Document text: Begin
We'll make sure that happens. And so for me, instead of going oh, you idiot, like, well would you say something like that, it's very much like obviously this is a person that has absolutely no awareness that what he said was entirely sexist and inappropriate. But for me, I believe I needed to assist him in understanding how to kind of handle things rather than dismiss him or be rude or anything else. And I do have other younger women who are always with me, because wherever I go

take women with me. And I was also just watching them kind of watch me handle these situations should I have time and time again. So I've learned to actually just be very empathetic. I believe my role as a woman leader is also to assist those who struggle with women leaders understand how to interact with us, rather than dismissing them and being angry with them and marginalizing them.

Speaker 1

Oh my gosh, what a story.

Speaker 2

I wasn't always like that much.

Speaker 1

Were there any sort of like key moments that you look back on and think that that changed me in terms of how I think about responding to these ridiculous comments.

Speaker 2

Yeah. So I had another really intense situation with one of the investors who had put a lot of money in the business, and it was at a time in the business the share price had dropped and so he'd on paper he'd lost a lot of money. He was very angry. He came and he wanted up meeting with the board directors. So he came in and we sat down, and he was fuming. He was furious, and he was aiming all his quite vile anger and fury towards me

and was saying things like you should be sacked. I'm paying, and I pay for your children, and I pay for your standard of living. In all of this. It was just horrendous. And all the board members were just like, which are all male other than me, We're just like, what did we do? And then they were trying to be aggressive to him, and it wasn't what he was just making him more aggressive, and I realized, like I realized, man, he is just in pain because he has lost money.

And I'm the CEO. It's my responsibility. So I'm just going to own this shit right here, and I'm actually going to say how sorry I am. And so I got a bit emotional and I said that to the guy. I said, look, I'm really sorry. I hear that you're in a huge amount of pain because you've lost money in this investment and that's really really bad and it must be causing you all sorts of grief at home. And I'm the CEO. I'm responsible for that, and so I just want to say to you that I'm incredibly,

incredibly sorry for the pain that my leadership has caused you. Anyway, all the other directors going don't say that, doesn't it. And I just hailed him, and I was like a few tears in my eyes, and he immediately softened, and he immediately softened, and he was then emotional, and he walked around the table, came over and just gave me a big hug and said that's all I wanted to hear. I went, oh, my god, Okay, great, great, and then I walked him, you know, downstairs and out the door.
Document text: End
◆ Task A
In the interview transcript, what did the angry investor do right after the speaker apologized to him?
◆ Task B
Please print the part of the interview transcript that opens with the words containing "I wasn't always" and closes with "these ridiculous comments.".
Records: Begin
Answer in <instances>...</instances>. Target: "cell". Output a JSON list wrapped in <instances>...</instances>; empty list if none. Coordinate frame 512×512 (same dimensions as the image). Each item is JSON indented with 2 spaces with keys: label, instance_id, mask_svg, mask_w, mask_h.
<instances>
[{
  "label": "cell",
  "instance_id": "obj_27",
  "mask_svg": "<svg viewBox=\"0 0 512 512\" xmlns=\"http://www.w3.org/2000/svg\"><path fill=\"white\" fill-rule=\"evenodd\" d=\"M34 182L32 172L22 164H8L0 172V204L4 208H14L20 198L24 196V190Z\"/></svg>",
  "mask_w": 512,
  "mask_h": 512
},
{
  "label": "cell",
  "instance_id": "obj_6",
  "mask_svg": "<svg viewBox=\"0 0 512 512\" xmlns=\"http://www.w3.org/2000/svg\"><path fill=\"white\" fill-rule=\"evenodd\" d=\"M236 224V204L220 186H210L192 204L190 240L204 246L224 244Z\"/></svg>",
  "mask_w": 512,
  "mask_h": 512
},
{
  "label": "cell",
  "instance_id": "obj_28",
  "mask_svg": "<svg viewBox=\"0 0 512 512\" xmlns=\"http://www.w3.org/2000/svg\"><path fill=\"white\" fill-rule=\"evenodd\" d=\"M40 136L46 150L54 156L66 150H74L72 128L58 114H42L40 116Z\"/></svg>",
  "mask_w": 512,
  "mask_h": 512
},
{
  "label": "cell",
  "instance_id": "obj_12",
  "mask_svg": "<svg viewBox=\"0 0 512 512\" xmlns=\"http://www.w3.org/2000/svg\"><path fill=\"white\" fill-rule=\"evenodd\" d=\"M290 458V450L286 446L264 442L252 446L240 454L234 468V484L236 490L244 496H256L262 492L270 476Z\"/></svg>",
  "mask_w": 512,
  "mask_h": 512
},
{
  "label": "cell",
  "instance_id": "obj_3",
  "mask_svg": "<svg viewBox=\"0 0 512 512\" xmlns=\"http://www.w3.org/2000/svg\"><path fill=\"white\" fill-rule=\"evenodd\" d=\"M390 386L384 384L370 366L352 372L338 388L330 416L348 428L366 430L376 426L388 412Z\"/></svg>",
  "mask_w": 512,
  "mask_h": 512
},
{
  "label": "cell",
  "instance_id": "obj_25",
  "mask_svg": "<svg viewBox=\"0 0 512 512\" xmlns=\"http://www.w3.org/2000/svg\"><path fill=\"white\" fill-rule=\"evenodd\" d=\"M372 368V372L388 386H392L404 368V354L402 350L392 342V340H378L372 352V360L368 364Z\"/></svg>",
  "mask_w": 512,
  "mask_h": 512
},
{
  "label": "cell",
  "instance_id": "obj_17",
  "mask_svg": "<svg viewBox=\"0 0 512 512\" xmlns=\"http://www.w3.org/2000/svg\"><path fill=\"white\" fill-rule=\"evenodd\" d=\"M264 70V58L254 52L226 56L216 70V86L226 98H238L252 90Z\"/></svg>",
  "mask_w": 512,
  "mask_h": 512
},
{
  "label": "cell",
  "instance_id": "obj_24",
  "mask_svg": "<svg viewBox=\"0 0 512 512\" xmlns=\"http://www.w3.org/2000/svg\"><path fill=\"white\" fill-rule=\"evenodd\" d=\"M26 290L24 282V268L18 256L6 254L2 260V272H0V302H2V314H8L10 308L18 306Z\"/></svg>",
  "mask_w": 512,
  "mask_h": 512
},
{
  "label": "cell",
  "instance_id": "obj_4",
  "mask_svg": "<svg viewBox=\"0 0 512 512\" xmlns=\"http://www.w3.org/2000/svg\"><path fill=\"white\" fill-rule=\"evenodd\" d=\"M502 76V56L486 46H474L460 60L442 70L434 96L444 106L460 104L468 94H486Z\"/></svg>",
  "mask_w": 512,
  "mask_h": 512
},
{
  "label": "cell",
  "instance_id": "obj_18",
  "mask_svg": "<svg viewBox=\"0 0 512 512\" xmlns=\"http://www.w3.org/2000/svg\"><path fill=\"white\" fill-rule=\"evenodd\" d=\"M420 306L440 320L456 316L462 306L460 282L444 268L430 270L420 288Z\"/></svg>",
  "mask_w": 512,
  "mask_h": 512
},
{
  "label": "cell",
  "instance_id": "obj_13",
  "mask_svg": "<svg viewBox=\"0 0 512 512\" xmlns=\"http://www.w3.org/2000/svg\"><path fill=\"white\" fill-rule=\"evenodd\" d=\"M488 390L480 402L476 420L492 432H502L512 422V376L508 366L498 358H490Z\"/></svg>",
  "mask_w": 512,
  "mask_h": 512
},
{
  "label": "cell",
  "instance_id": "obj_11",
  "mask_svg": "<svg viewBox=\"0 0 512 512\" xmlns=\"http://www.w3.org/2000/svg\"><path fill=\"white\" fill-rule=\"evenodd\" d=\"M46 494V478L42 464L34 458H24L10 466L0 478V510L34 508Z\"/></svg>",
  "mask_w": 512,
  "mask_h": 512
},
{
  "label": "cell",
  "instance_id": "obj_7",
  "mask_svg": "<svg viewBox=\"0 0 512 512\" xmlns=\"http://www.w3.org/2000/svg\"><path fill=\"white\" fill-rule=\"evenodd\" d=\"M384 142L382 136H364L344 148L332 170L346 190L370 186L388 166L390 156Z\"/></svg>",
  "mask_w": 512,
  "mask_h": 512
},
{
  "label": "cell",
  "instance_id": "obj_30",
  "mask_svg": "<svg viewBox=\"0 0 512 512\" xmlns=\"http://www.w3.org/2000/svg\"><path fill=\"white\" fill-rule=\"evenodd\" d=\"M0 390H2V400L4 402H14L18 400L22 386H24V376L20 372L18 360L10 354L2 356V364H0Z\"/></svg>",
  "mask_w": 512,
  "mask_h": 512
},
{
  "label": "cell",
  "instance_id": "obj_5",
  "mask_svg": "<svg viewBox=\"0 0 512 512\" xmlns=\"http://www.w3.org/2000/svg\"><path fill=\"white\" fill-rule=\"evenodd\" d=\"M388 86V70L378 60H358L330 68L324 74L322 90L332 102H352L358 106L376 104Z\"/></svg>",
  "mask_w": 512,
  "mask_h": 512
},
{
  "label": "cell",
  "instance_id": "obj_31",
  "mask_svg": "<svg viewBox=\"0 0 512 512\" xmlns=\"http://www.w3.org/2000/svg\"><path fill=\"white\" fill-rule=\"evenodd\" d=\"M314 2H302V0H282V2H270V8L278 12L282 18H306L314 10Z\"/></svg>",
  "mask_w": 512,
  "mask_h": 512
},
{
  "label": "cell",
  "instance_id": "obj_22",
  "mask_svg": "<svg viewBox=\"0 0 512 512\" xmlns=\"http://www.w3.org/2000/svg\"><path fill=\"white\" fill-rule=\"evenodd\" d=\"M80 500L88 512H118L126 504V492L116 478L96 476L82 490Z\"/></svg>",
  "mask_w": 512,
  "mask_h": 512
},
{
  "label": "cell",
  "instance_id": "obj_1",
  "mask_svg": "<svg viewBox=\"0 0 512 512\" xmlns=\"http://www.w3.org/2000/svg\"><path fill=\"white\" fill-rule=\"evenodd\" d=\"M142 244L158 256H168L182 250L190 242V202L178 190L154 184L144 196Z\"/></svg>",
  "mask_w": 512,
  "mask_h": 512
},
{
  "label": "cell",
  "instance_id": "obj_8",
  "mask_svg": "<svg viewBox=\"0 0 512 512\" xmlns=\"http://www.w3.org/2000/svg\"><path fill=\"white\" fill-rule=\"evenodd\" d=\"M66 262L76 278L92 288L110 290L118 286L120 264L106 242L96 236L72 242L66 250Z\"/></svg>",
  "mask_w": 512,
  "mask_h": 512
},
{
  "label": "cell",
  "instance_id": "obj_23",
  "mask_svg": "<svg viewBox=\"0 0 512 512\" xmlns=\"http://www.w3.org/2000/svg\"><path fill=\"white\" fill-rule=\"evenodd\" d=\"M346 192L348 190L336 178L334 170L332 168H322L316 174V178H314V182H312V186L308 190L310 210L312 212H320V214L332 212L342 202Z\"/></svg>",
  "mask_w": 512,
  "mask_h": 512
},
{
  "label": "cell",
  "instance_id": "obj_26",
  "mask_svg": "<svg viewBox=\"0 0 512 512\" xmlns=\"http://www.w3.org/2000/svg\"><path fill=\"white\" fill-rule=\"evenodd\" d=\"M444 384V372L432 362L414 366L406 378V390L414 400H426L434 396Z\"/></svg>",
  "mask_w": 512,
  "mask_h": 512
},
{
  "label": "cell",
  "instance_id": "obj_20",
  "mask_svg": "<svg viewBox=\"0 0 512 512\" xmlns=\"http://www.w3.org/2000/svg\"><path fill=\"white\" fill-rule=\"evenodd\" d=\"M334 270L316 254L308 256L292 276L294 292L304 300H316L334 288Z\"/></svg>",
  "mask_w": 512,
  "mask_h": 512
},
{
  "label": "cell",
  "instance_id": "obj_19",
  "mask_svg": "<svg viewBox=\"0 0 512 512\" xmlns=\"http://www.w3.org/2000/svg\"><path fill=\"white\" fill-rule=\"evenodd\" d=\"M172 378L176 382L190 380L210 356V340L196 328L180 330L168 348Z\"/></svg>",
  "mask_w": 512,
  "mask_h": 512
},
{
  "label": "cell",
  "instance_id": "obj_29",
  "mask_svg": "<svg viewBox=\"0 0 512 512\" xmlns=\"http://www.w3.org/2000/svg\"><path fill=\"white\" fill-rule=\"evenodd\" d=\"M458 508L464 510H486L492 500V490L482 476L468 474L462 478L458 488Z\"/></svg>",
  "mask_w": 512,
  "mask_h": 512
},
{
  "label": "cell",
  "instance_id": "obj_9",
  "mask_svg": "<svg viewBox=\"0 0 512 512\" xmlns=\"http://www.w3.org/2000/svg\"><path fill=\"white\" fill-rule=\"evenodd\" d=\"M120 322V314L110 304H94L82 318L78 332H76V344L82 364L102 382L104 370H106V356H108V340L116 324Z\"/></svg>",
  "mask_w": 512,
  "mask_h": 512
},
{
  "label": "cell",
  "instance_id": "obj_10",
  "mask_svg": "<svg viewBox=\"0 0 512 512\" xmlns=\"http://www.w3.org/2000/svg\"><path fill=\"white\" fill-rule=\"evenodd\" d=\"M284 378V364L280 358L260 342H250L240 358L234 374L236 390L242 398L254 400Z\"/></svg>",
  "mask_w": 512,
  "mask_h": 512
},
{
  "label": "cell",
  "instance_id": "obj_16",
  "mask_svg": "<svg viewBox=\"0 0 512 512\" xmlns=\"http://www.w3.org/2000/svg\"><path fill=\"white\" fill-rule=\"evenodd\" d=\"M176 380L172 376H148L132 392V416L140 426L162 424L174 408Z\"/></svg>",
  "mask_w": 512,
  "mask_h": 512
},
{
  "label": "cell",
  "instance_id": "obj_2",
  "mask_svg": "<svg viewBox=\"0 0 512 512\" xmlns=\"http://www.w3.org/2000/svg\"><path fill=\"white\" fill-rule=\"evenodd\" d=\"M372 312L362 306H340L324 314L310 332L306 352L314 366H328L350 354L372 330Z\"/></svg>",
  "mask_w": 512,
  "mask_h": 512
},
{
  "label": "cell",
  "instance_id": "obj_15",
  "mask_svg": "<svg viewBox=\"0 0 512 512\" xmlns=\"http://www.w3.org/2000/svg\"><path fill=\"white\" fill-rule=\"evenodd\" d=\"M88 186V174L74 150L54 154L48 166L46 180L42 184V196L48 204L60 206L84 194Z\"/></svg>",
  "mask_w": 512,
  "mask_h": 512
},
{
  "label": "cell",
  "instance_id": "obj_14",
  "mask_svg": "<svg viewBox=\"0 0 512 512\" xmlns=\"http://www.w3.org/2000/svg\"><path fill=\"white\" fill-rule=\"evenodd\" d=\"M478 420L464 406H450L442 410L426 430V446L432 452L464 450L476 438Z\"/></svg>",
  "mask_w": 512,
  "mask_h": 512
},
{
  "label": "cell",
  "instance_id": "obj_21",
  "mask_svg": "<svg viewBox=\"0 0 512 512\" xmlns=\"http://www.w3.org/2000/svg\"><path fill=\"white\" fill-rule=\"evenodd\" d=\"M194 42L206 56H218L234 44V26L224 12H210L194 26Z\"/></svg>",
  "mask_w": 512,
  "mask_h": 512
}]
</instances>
Records: End
◆ Your solution A
He softened, walked around the table, gave the speaker a big hug and said that was all he wanted to hear.

◆ Your solution B
I wasn't always like that much.

Speaker 1

Were there any sort of like key moments that you look back on and think that that changed me in terms of how I think about responding to these ridiculous comments.